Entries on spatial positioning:

(begin)

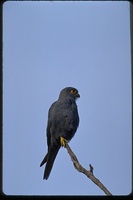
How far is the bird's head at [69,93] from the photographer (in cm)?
461

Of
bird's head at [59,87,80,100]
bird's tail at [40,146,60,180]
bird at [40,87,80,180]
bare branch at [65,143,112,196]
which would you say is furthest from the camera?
bird's head at [59,87,80,100]

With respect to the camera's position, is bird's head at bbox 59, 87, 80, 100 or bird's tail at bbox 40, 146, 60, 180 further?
bird's head at bbox 59, 87, 80, 100

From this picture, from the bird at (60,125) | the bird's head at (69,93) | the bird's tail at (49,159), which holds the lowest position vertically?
the bird's tail at (49,159)

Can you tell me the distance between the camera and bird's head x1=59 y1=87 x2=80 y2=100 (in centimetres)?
461

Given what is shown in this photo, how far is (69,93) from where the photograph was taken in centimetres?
466

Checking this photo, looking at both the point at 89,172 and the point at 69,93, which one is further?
the point at 69,93

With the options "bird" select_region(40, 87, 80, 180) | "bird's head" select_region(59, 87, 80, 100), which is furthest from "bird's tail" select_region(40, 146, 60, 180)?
"bird's head" select_region(59, 87, 80, 100)

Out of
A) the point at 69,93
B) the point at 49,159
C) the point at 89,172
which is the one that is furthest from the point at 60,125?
the point at 89,172

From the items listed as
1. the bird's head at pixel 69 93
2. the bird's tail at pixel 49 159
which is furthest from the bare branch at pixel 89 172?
the bird's head at pixel 69 93

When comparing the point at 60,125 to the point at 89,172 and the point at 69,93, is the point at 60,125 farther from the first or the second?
the point at 89,172

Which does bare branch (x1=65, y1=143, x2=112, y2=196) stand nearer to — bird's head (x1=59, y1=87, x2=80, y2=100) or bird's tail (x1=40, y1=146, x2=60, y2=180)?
bird's tail (x1=40, y1=146, x2=60, y2=180)

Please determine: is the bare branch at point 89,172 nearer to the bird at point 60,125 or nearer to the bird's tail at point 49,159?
the bird's tail at point 49,159
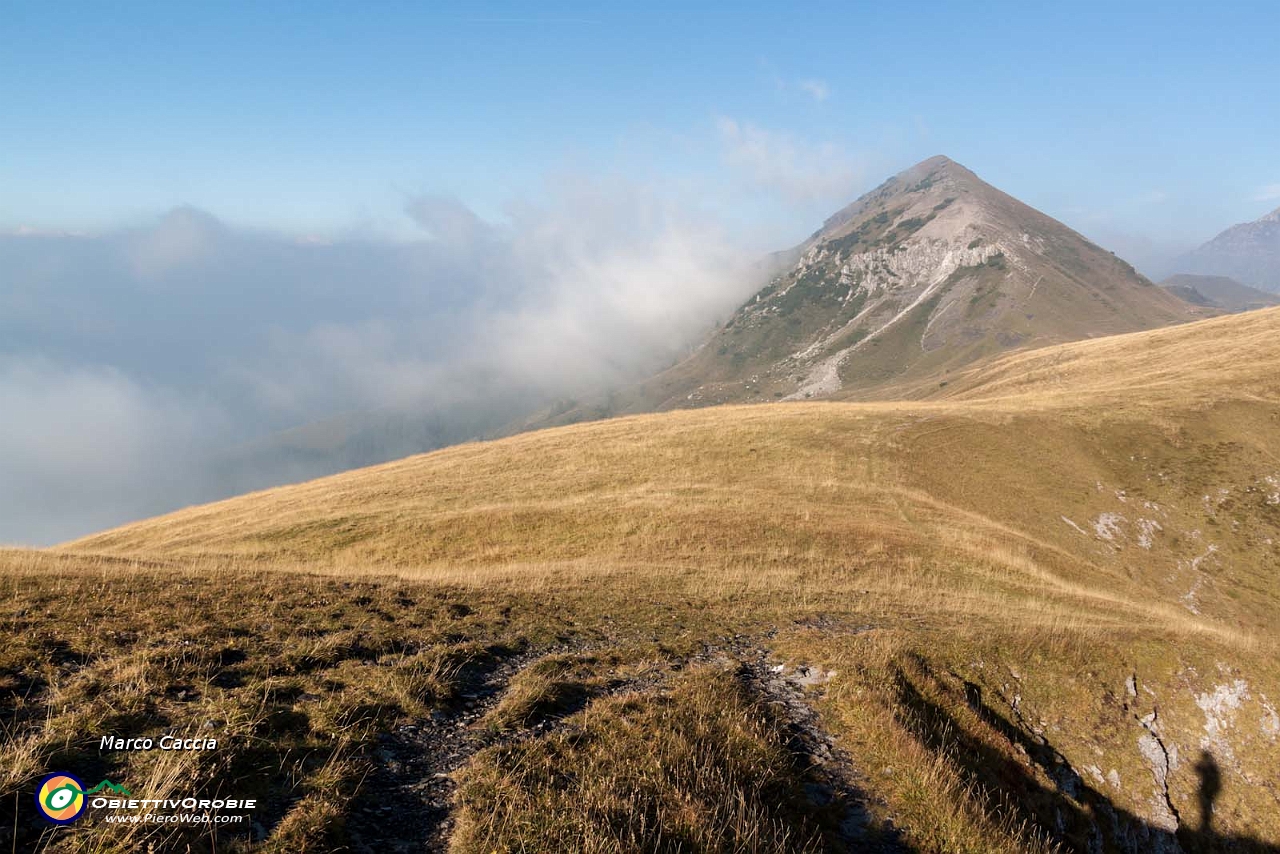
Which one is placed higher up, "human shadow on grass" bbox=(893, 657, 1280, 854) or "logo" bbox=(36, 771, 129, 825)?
"logo" bbox=(36, 771, 129, 825)

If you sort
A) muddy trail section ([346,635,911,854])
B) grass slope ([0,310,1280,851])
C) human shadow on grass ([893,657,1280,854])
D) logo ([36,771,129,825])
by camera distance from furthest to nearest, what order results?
human shadow on grass ([893,657,1280,854])
grass slope ([0,310,1280,851])
muddy trail section ([346,635,911,854])
logo ([36,771,129,825])

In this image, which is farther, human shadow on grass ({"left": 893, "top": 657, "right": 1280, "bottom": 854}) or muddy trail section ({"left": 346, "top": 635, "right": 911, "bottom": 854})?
human shadow on grass ({"left": 893, "top": 657, "right": 1280, "bottom": 854})

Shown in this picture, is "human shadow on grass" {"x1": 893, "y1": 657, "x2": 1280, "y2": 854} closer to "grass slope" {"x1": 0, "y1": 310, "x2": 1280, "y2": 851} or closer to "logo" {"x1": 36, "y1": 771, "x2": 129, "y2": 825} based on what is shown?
"grass slope" {"x1": 0, "y1": 310, "x2": 1280, "y2": 851}

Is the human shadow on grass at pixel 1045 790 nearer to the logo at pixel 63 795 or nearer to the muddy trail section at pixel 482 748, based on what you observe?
the muddy trail section at pixel 482 748

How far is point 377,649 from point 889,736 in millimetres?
12558

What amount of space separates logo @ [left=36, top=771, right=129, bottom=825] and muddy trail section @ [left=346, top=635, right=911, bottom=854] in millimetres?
3326

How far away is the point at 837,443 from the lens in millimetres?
55062

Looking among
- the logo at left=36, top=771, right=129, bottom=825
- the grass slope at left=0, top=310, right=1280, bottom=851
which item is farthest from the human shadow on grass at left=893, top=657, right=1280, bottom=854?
the logo at left=36, top=771, right=129, bottom=825

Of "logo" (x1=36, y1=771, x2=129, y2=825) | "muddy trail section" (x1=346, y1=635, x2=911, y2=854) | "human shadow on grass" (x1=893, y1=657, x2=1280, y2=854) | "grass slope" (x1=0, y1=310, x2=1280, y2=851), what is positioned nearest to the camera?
"logo" (x1=36, y1=771, x2=129, y2=825)

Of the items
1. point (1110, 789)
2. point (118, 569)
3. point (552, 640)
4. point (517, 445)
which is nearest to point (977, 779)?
point (1110, 789)

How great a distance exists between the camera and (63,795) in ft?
27.5

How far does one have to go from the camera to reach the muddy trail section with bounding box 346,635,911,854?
30.4 feet

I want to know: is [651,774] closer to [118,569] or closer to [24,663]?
[24,663]

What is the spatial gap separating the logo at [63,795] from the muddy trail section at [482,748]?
3326 mm
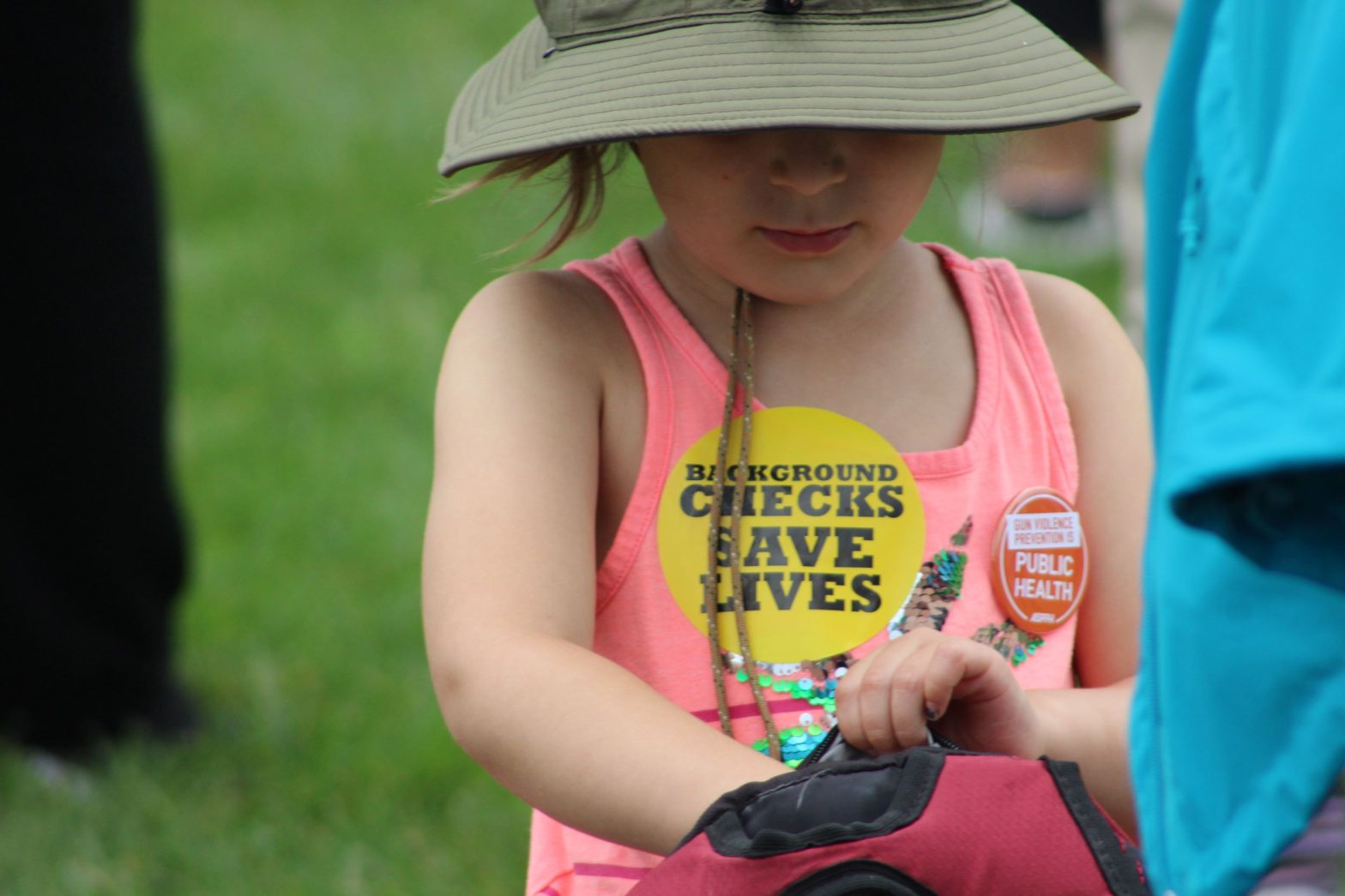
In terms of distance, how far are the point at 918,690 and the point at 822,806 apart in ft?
0.40

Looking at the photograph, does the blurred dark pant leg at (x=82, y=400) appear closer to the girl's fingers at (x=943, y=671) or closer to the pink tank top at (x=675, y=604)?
the pink tank top at (x=675, y=604)

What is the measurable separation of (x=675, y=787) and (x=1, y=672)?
1.91 metres

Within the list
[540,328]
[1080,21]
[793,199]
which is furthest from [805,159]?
[1080,21]

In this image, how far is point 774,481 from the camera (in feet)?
4.41

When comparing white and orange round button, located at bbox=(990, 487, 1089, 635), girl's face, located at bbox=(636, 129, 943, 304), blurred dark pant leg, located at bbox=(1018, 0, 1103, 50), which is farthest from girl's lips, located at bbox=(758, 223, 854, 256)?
blurred dark pant leg, located at bbox=(1018, 0, 1103, 50)

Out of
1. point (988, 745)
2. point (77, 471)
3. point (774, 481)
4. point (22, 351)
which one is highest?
point (774, 481)

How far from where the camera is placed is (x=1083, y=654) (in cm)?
140

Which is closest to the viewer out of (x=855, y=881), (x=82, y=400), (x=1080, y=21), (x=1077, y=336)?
(x=855, y=881)

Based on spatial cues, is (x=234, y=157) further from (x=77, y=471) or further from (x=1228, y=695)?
(x=1228, y=695)

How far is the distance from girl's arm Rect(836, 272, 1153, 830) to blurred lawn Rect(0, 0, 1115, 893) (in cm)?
21

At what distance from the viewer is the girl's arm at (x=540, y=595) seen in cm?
115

(end)

Set task:
Quote the lines of the listing above that run from the line with "How far from" through its last line, both included, and nothing else.

Response for this exercise:
How far from where the camera is placed is (x=1083, y=654) (in cm)?
140

Which is closest to the viewer out of (x=855, y=881), (x=82, y=400), (x=1080, y=21), (x=1077, y=336)?
(x=855, y=881)

Based on spatial cues, is (x=234, y=157) further from (x=77, y=471) or further from (x=1228, y=695)?
(x=1228, y=695)

How far is the distance from girl's arm Rect(836, 272, 1153, 830) to blurred lawn Rect(0, 0, 1115, 893) (in cm)?
21

At what distance from the viewer is the girl's arm at (x=540, y=595) seen in cm?
115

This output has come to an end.